When I walked back into the University of West London on Sunday morning, it has been 202 days, 19 hours and 30 minutes (roughly) since I had left the building on the 15th of March after our normal Sunday service. If I’m honest I wasn’t quite sure what to expect! I knew the rules, I knew that people had signed up, I knew that there was going to be a lot of setup to do and a lot of praying that all the technology would work, but I didn’t quite know how it would feel. If I’d been asked to try and sum up what I expected to be like, I would have probably boiled it down to one word, I expected it to be WEIRD.
And at first, my expectation was met. It was a little weird to be wearing a mask and having to follow a one way system, or to be printing out a list of those who had booked tickets, and seeing chairs spaced out with unnatural gaps and in no discernible pattern. But after a while, once the strangeness had worn off, I began to see what this was, it was something I had missed for a long time. This was CHURCH.

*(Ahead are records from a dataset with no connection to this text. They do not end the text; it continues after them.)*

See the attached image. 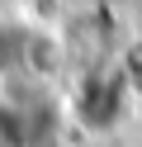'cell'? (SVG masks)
I'll use <instances>...</instances> for the list:
<instances>
[{"instance_id":"cell-1","label":"cell","mask_w":142,"mask_h":147,"mask_svg":"<svg viewBox=\"0 0 142 147\" xmlns=\"http://www.w3.org/2000/svg\"><path fill=\"white\" fill-rule=\"evenodd\" d=\"M133 100H137V90L128 86V76L118 71V62L114 67H90L81 76V86L71 90V114L90 133H109V128H118L128 119Z\"/></svg>"},{"instance_id":"cell-2","label":"cell","mask_w":142,"mask_h":147,"mask_svg":"<svg viewBox=\"0 0 142 147\" xmlns=\"http://www.w3.org/2000/svg\"><path fill=\"white\" fill-rule=\"evenodd\" d=\"M28 43H33L28 24H19V19H5V14H0V81L28 67Z\"/></svg>"},{"instance_id":"cell-3","label":"cell","mask_w":142,"mask_h":147,"mask_svg":"<svg viewBox=\"0 0 142 147\" xmlns=\"http://www.w3.org/2000/svg\"><path fill=\"white\" fill-rule=\"evenodd\" d=\"M28 138H33L28 109L0 95V147H28Z\"/></svg>"}]
</instances>
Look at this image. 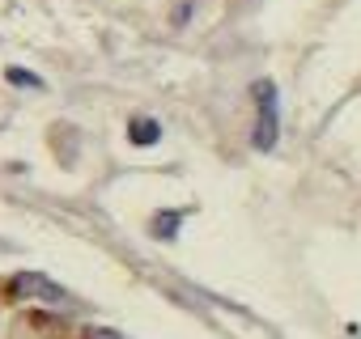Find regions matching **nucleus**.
Listing matches in <instances>:
<instances>
[{
	"label": "nucleus",
	"instance_id": "obj_2",
	"mask_svg": "<svg viewBox=\"0 0 361 339\" xmlns=\"http://www.w3.org/2000/svg\"><path fill=\"white\" fill-rule=\"evenodd\" d=\"M9 297H18V301H51V305H64L68 301V293L56 284V280H47V276H39V271H22V276H13L9 280Z\"/></svg>",
	"mask_w": 361,
	"mask_h": 339
},
{
	"label": "nucleus",
	"instance_id": "obj_6",
	"mask_svg": "<svg viewBox=\"0 0 361 339\" xmlns=\"http://www.w3.org/2000/svg\"><path fill=\"white\" fill-rule=\"evenodd\" d=\"M85 339H119V335H115V331H98V326H94V331H85Z\"/></svg>",
	"mask_w": 361,
	"mask_h": 339
},
{
	"label": "nucleus",
	"instance_id": "obj_1",
	"mask_svg": "<svg viewBox=\"0 0 361 339\" xmlns=\"http://www.w3.org/2000/svg\"><path fill=\"white\" fill-rule=\"evenodd\" d=\"M255 132H251V144L259 153H272L276 140H281V98H276V85L272 81H255Z\"/></svg>",
	"mask_w": 361,
	"mask_h": 339
},
{
	"label": "nucleus",
	"instance_id": "obj_5",
	"mask_svg": "<svg viewBox=\"0 0 361 339\" xmlns=\"http://www.w3.org/2000/svg\"><path fill=\"white\" fill-rule=\"evenodd\" d=\"M9 81H13V85H30V89H39V85H43V81H39L35 72H26V68H9Z\"/></svg>",
	"mask_w": 361,
	"mask_h": 339
},
{
	"label": "nucleus",
	"instance_id": "obj_3",
	"mask_svg": "<svg viewBox=\"0 0 361 339\" xmlns=\"http://www.w3.org/2000/svg\"><path fill=\"white\" fill-rule=\"evenodd\" d=\"M157 136H161V127H157V119H132L128 123V140L132 144H157Z\"/></svg>",
	"mask_w": 361,
	"mask_h": 339
},
{
	"label": "nucleus",
	"instance_id": "obj_4",
	"mask_svg": "<svg viewBox=\"0 0 361 339\" xmlns=\"http://www.w3.org/2000/svg\"><path fill=\"white\" fill-rule=\"evenodd\" d=\"M174 229H178V212H170V217H157V221H153V234H157V238H174Z\"/></svg>",
	"mask_w": 361,
	"mask_h": 339
}]
</instances>
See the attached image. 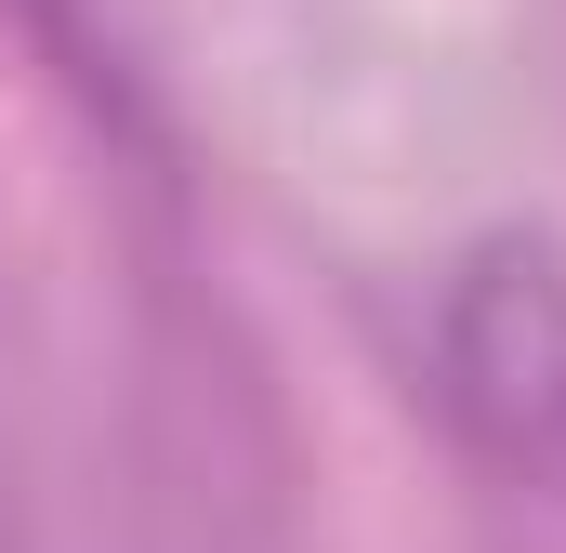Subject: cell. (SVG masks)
I'll use <instances>...</instances> for the list:
<instances>
[{"mask_svg": "<svg viewBox=\"0 0 566 553\" xmlns=\"http://www.w3.org/2000/svg\"><path fill=\"white\" fill-rule=\"evenodd\" d=\"M448 396L514 474H566V264L554 251H474L461 264Z\"/></svg>", "mask_w": 566, "mask_h": 553, "instance_id": "obj_1", "label": "cell"}]
</instances>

Now this is not to say that the last 28 weeks have been completely church free! As someone who works full time at Redeemer I can confidently say that church has not stopped for a second during the pandemic. We have shared great times of prayer together, built community, and enjoyed fantastic worship times and preaching series online on Sunday mornings! But this Sunday was a fantastic reminder for me that the church is about PEOPLE.
Not just faces on a screen, or names in a contact list, but real people! People who turned up early to make sure that there were signs pointing people in the right direction, people who plugged in cables and set up cameras so that others could tune in online. People who sat with kids on their knees, or stood and raised hands, all the while desperately trying not to break into song! People who came to dedicate their Sunday morning, and the whole rest of their lives, to GOD.
Now I would be lying if I said that it wasn’t at all weird… There are certainly aspects of Sunday which I hope don’t catch on, and I’ve greeted enough people with a strange elbow touch now to know that I definitely don’t want to do that ever again. But the sight of others raising their hands in worship, the quiet “Amens” of appreciation as Pete preached about grace, the friendly faces walking past after the service, they all transformed a morning which started off a little weird into a glorious celebration of the people of God gathered together again.
It was a Redeemer Family reunion. And I LOVED IT.